* _PROBLEMS_
[a] Retype the stretch of the Sqoop mailing list post from "Copy link to" through "is more complicated.", character for character.
[b] Pick up the Sqoop mailing list post about exporting JSON to SQL Server where it stops, and keep writing it.

* _PROVIDED TEXT_
---+---

Home | About | Sematext search-lucene.com search-hadoop.com
 Search Hadoop and all its subprojects:

Switch to Threaded View
Sqoop, mail # dev - Exporting some fairly complex json to sql server


Copy link to this message
-
Exporting some fairly complex json to sql server
Harish Mandala 2013-01-23, 23:21
Hello,

I've been playing with Sqoop, and it seems to fit my use case (to export
some log data from HDFS to Microsoft SQL Server).
A look at the documentation shows that sqoop will export/import between
tables of similar schema. However, my data export is more complicated.
Allow me to describe it. I have JSON strings stored in Hadoop Sequence
files, with each string indexed by timestamp. Each JSON string is similar
to the following:

[
    {
        "Unique_Key": "123",
        "Timestamp": "8948024",
        "Inner_Array": [
            {
                "Name": "XYZ1",
                "Value": "abc1"
            },
            {
                "Name": "XYZ2",
                "Value": "abc2"
            }
        ]
    },
    {
        "Unique_Key": "456",
        "Timestamp": "89489802",
        "Inner_Array": [
            {
                "Name": "JDJ1",
                "Value": "sfj"

---+---

* _STORED RECORDS_
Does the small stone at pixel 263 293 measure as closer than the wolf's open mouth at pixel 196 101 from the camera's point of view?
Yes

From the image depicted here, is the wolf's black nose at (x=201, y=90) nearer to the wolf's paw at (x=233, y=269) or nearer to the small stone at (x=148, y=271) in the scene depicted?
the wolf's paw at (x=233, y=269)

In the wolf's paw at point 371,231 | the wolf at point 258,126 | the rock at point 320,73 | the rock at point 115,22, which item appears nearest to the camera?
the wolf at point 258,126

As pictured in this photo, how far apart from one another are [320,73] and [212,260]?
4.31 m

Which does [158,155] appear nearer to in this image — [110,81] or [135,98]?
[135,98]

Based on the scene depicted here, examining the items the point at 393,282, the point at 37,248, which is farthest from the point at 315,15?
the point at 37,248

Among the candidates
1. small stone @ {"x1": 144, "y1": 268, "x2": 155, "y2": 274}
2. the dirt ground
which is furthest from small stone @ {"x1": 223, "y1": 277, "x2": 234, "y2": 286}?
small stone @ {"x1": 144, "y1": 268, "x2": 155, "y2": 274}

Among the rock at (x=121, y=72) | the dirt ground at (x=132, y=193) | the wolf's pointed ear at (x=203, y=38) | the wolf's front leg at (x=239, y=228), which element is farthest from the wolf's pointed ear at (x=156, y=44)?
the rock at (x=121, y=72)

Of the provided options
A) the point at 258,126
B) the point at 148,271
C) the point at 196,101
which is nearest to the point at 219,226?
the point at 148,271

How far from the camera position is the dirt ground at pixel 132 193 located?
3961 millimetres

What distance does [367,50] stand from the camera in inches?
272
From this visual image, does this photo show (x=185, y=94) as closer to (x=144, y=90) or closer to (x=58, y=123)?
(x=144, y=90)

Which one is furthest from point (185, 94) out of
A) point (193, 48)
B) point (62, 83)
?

---+---

* _RESULTS OF THE EXERCISE_
[a]
Copy link to this message
-
Exporting some fairly complex json to sql server
Harish Mandala 2013-01-23, 23:21
Hello,

I've been playing with Sqoop, and it seems to fit my use case (to export
some log data from HDFS to Microsoft SQL Server).
A look at the documentation shows that sqoop will export/import between
tables of similar schema. However, my data export is more complicated.

[b]
            }
        ]
    }
]

Each string represents an array of objects, with the "Unique_Key" and
"Timestamp" of each of these objects corresponding to a row in one SQL
table (Let's call it Table A). Each object has inside it another
"Inner_Array" - each element of this Inner_Array needs to go into another
SQL table (Table B), and will be associated with the previous table using
the Unique_Key as a foreign key.

So, the schema of the two SQL tables will be:

Table A:
Unique_Key (Primary Key) | TimeStamp

Table B:
Unique_Key (Foreign Key) | Name | Value

If I wanted to implement this functionality in Sqoop (placing nested JSON
in multiple tables), it seems I would need to firstly implement a "JSON
parser" in lib and add schema mapping specifications to the configuration.
We would also need to provide an option for parser selection. Is there
anything I am missing? Any comments? Is this functionality already being
implemented by someone?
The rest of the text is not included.